Joseph McGrath’s “Immortal Longings: An Argument Erupts Among Shakespeare’s Greatest Women” explores Juliet’s argument with 10 of Shakespeare’s leading ladies in front of a judge. Should Juliet follow her scripted doom, or can she write her own happy ending?

The Vortex Theatre has invited the cross-dressing Viola (“Twelfth Night”), the brave and witty Rosalind (“As You Like It”), the sharp-tongued Kate (“The Taming of the Shrew”), the innocent Desdemona (“Othello”), the calculating Lady Macbeth (“Macbeth”), the bouncy Beatrice, (“Much Ado About Nothing”), the jealous Cleopatra (“Antony and Cleopatra”), and the frail and mad Ophelia (“Hamlet”), to present arguments from their own plays.

Lady Macbeth and Cleopatra are the purists arguing that Juliet should play it safe and keep to the canon.

“The Merchant of Venice’s” Portia, the only Shakespearian heroine with courtroom experience, must decide Juliet’s fate.

“I was looking for a showcase for female actors; something that was Shakespeare, but not a Shakespeare play,” director Kathleen Welker said.

For the most part, Shakespeare’s women have orbited around their men.

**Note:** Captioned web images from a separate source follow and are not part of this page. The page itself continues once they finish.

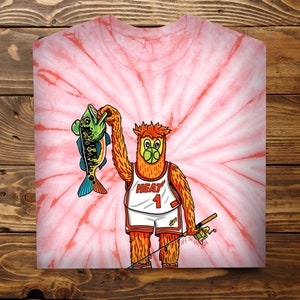 May include: A tie-dye t-shirt featuring a cartoon mascot wearing a basketball jersey with the text "HEAT 1" and holding a fish. The mascot is fishing with a rod and reel. The background is a pink and white tie-dye pattern.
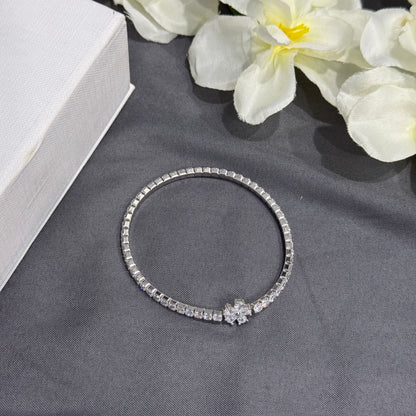 Silver bracelet with floral design on a gray surface with white flowers in the background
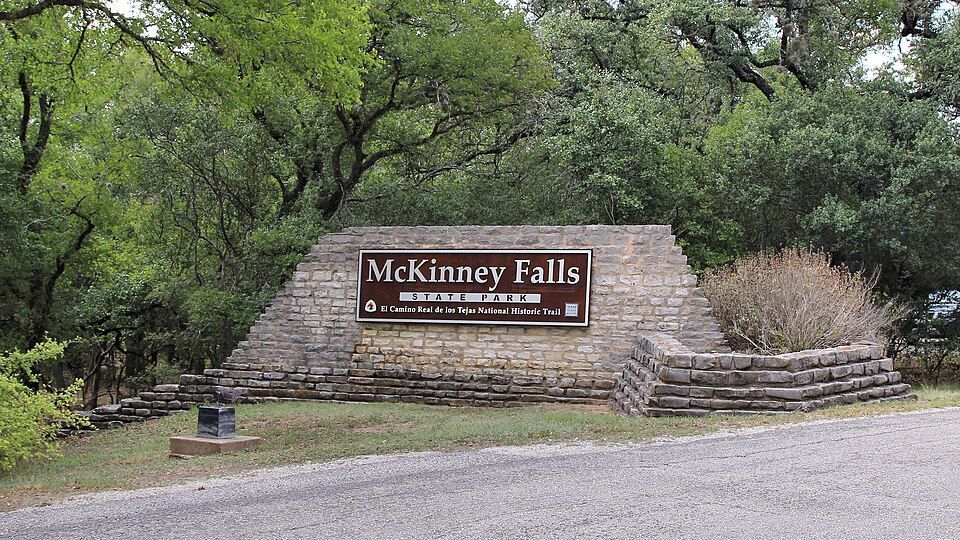 Climber on limestone boulder at McKinney Falls State Park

Playwright McGrath wants to change that. He once referred to his play as a comedy about tragedy.

The prologue opens with the 14-year-old Juliet’s death scene before she steps out of character and demands a rewrite. The play continues with each character giving her testimony, illustrated by related scenes from their own plays.

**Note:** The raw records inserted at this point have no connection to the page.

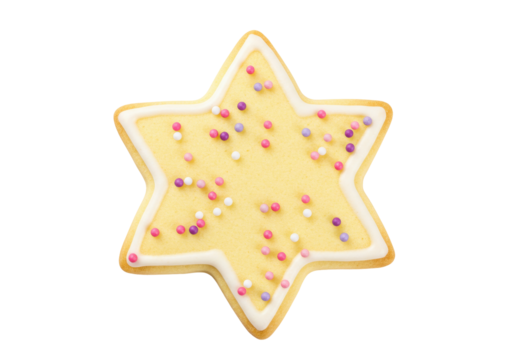 Isolated star-shaped cookie with icing border and colorful sprinkles on top for a holiday treat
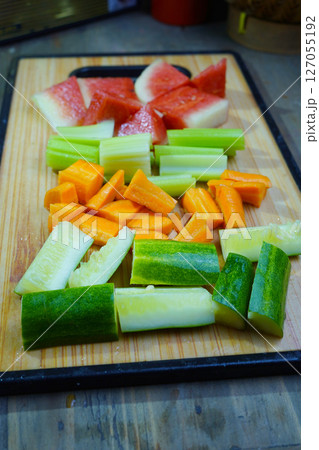Various cut vegetables and watermelon pieces are arranged on a wooden cutting board 127055192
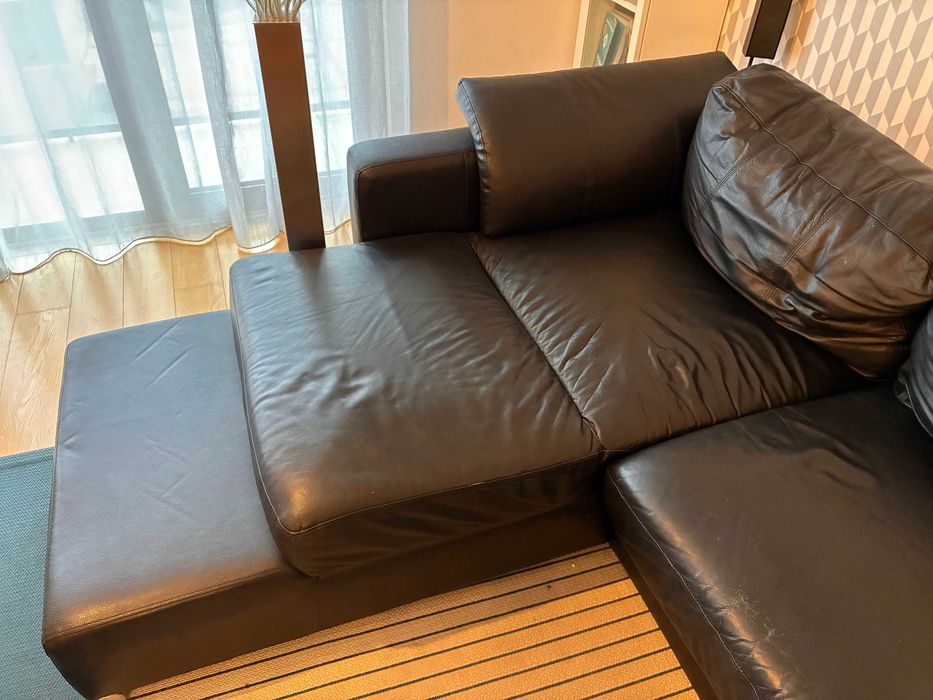 Sofá em pele preto com chaise long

Using a combination of Shakespeare’s words and his own blank verse, McGrath has given 10 of the author’s women a voice beyond their own story and the opportunity to comment on each other’s plots and predicaments.

This symphony of Shakespeare lured actors from across Albuquerque, Welker said.

“The interest in the female actor community in Albuquerque was tremendous,” she said. “I had 10 roles. I had 50 women come out, so I was just thrilled.”

In another twist on the Globe Theater’s testosterone-fueled company, the women also play the men’s roles. In Shakespeare’s day, men or boys dressed in drag to play the women.

An overarching theme of destiny or fate hovers across the stage.

“Immortal Longings” premiered in 2009 at the Rogue Theatre in Tucson, where McGrath is the artistic director. The Vortex production opens Friday, April 29.